The proposed bill had all the problems that have led First Amendment advocacy groups to oppose similar legislation advanced in states throughout the country. As the Georgia First Amendment Coalition pointed out, the Georgia Anti-Doxing Act would have made it a crime to share identifying information that was already public (like employment history on LinkedIn). It required a person to consider whether a third party may use certain information for harassment before they shared the information, and it did not require proof an actual injury from the posting of information, making the “reasonable fear” of stalking or physical harm subjective. 

Just like the coalition emphasized to the UFC, there was no need to consider the anti-doxing law because Georgia already criminalized conduct related to doxing. The “tort of publication of private facts” addresses harassment through “any form of electronic communication” that may be used to harm others. The state criminal code also punishes a “threat of violent crime toward others.” 

Illinois is one of the few states with a law that allows a person to sue another individual for doxing. Ed Yohnka, the director of communications and public policy for the ACLU of Illinois, said the organization opposed the law because it is "overly broad and inclusive of protected speech—namely, the inclusion of both truly publicly available information as well as private conversations between more than two people."
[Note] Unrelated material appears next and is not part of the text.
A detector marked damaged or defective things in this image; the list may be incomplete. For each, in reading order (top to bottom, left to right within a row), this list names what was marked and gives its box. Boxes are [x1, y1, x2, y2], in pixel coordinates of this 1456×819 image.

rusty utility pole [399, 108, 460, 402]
Finally, the coalition highlighted The Plain View Project as an example of an advocacy and research project that would be endangered if anti-doxing laws were misused: 

…[W]e would point you to the  acclaimed work of The Plain View Project (https://www.plainviewproject.org/), in which researchers scoured the public Facebook profile pages of law enforcement officers throughout the country, discovering hundreds of posts in which officers glorified violence or expressed racial bias. Drawing on the Plain View database, journalists with the nonprofit news site Injustice Watch published a series of news stories recognized with the national Ancil Payne Award for Ethics in Journalism, among other honors. The Plain View project is credited with bringing to light questionable behavior that resulted in some 230 officers being fired or facing other disciplinary sanctions. 
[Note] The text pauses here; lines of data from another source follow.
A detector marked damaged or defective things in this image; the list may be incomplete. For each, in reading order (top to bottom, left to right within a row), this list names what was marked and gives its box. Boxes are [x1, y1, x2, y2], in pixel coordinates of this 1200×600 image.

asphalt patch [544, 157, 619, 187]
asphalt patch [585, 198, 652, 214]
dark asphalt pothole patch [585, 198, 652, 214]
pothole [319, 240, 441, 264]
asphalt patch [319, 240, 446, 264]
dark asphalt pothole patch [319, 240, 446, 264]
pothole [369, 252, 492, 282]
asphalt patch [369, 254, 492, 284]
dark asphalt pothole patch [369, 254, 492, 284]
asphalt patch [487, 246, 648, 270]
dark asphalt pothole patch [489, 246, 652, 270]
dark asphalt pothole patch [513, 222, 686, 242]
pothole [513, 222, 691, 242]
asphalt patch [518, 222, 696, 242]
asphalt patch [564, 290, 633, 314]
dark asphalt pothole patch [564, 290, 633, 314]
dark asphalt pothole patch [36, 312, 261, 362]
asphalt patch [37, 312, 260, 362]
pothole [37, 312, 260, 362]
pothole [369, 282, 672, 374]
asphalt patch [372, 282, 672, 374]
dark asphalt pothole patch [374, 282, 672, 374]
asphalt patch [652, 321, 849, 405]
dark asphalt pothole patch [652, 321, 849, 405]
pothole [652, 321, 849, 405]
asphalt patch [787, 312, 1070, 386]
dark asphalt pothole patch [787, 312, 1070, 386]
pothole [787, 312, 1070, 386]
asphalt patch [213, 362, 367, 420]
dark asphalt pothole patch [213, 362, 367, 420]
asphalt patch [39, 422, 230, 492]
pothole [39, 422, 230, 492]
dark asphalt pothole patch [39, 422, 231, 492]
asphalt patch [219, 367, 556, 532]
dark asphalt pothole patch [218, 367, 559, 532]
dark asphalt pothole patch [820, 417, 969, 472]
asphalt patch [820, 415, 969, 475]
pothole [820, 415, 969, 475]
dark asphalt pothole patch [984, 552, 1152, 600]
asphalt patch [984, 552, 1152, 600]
“An officer whose name and Facebook profile information is disseminated by an organization like Plain View may well be able to prove that the information about his misconduct was published with knowledge, reckless disregard, or even intent that the officer suffer adverse employment consequences,” warned the coalition. That is because some “third party” might target a “rogue police officer” with “threats or harassment on social media.”

This is not a figurative example. In 2021, Oklahoma enacted a law against doxing “law enforcement and county officials online.” One attorney worried the law could be wielded to punish individuals for sharing “videos of officers on duty” or even “filming police”—both protected under the First Amendment.

United States Republican Senator Marsha Blackburn of Tennessee has already proposed a federal law, the Protecting Law Enforcement from Doxxing Act, to criminalize the release of names of Immigration and Customs Enforcement (ICE) agents. 

Given how the bill was put forward by Blackburn to stop “blue city mayors” like Nashville Mayor Freddie O’Connell, who have challenged ICE operations, it is virtually guaranteed this anti-doxing law would be utilized to suppress advocacy and journalism. 

“A wave of state doxing statutes has been enacted in recent years, with others anticipated during the 2025-26 legislative cycle. Invariably, those recent enactments will be subjected to vigorous constitutional overbreadth challenges in court,” the coalition concludes. “In light of the unsettled and evolving state of the law, we strongly encourage the ULC to adopt a wait-and-see approach, putting this drafting initiative aside until the courts have furnished clearer guidance about what, if any, anti-doxing measure is constitutionally permissible.”

“The risks of over-punishing civically valuable speech are too great to proceed with anything less than complete information.”